Tasks:
1 > What range of values does the page excerpt on OSDMap primary affinity give for the proposed primary_affinity property?
2 > Decide whether each statement agrees with the page excerpt on OSDMap primary affinity. Answer yes or no for each, quoting the deciding words of the excerpt: (a) Write traffic goes only to the primary OSD. (b) Crush weight is normally measured in TB of capacity. (c) For a given PG, the choice of a different primary is random each time rather than fixed.
3 > Carry the page excerpt on OSDMap primary affinity forward from the point where it ends.

Page excerpt:
■ ■ ■ ■ ■
Osdmap - primary role affinity


Allow a tunable "primary affinity" in the OSDMap to shift "primaryness" away from overloaded or struggling OSDs


  • Sage Weil (Inktank)

Interested Parties

Current Status

Please describe the current status of Ceph as it relates to this blueprint. Is there something that this replaces? Are there current features that are related?abi
Currently we have two levels of weighting in teh OSDMap:
  • crush weight: controls the proportional amount of data (pgs) an osd gets. normally measured in TB of capacity.
  • osd weight: a value from 0 to 1 that shifts data away from a node (0 out, 1 in, .5 == remap 50% of the pgs away from this osd)

The problem is that the resulting mapping is where both read and write traffic goes. It is generally very expensive to adjust this mapping because actual data has to be moved between devices.
However, although write traffic always goes to all OSDs that a PG maps to, read traffic normally only goes to the primary.

Detailed Description

By choosing a different primary (simply reordering the pg mapping), we can move the read workload around with minimal cost. The idea here is to add a new OSD property to the OSDMap:
  • primary_affinity -- value between 0 and 1, defined for each osd in the map
Normally this value is 1. If it is less than one, we prefer a different OSD in the crush result set with appropriate probability. For example:
  1. for PG x, CRUSH returns [a, b, c]
  2. a has primary_affinity of .5, b and c have 1
  3. with 50% probability, we will choose b or c instead of a. that is,
    1. 50%: [a, b,c ]
    2. 25%: [b, a, c]
    3. 25%: [c, a b]
    4. (this is of course deterministic, based on hash(x); it will always be one of the above)
■ ■ ■ ■ ■
Collected data:
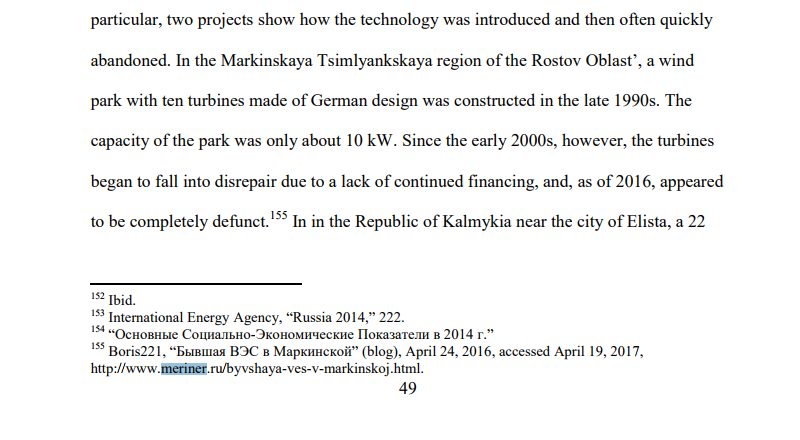 particular, two projects show how the technology was introduced and then often quickly abandoned. In the Markinskaya Tsimlyankskaya region of the Rostov Oblast’, a wind park with ten turbines made of German design was constructed in the late 1990s. The capacity of the park was only about 10 kW. Since the early 2000s, however, the turbines began to fall into disrepair due to a lack of continued financing, and, as of 2016, appeared to be completely defunct.$^{155}$ In in the Republic of Kalmykia near the city of Elista, a 22

$^{152}$ Ibid.
$^{153}$ International Energy Agency, “Russia 2014,” 222.
$^{154}$ “Основные Социально-Экономические Показатели в 2014 г.”
$^{155}$ Boris221, “Бывшая ВЭС в Маркинской” (blog), April 24, 2016, accessed April 19, 2017, http://www.meriner.ru/byvshaya-ves-v-markinskoj.html.

49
■ ■ ■ ■ ■
Your responses:
1 > A value between 0 and 1, defined for each OSD in the map.

2 >
(a) No: "write traffic always goes to all OSDs that a PG maps to"
(b) Yes: "normally measured in TB of capacity"
(c) No: "this is of course deterministic, based on hash(x); it will always be one of the above"

3 >
There will be cli commands to adjust this value:

ceph osd primary-affinity osd.23 .5

Work items

Coding tasks

  1. create a feature bit for this feature
  2. osdmap: add the field, add it to the encoding
    1. this will be somewhat tricky: we need to encode the old format if the target encoding does not include the feature
    2. note that if the feature is present, we may consider doing a completely fresh encoding strategy that is more easily maintainable (the current approach kind of sucks!)
    3. make sure the reequired_features() method/helper (whatever it is called) indicates when there exists a non-1 primary_affinity
  3. osdmap: adjust the mapping function to reorder the output of the crush mapping based on the affinity
    1. note that this should happen close to the crush output, before the pg_temp potentially overrides this value. if there is a pg_temp entry, it should be used as-is irregardless of what the primary-affinity is.
  4. osdmap: add a few simple unit tests that verify that a primary-affinity of 0 means that (in the absense of down/out nodes) an osd is never chosen as the primary
  5. mon: add cli methos to adjust the primary-affinity
  6. linux kernel: add support for the new osdmap encoding
  7. linux kenrel: add support for the mapping primary-affinity logic

Documentation tasks

  1. document the feature!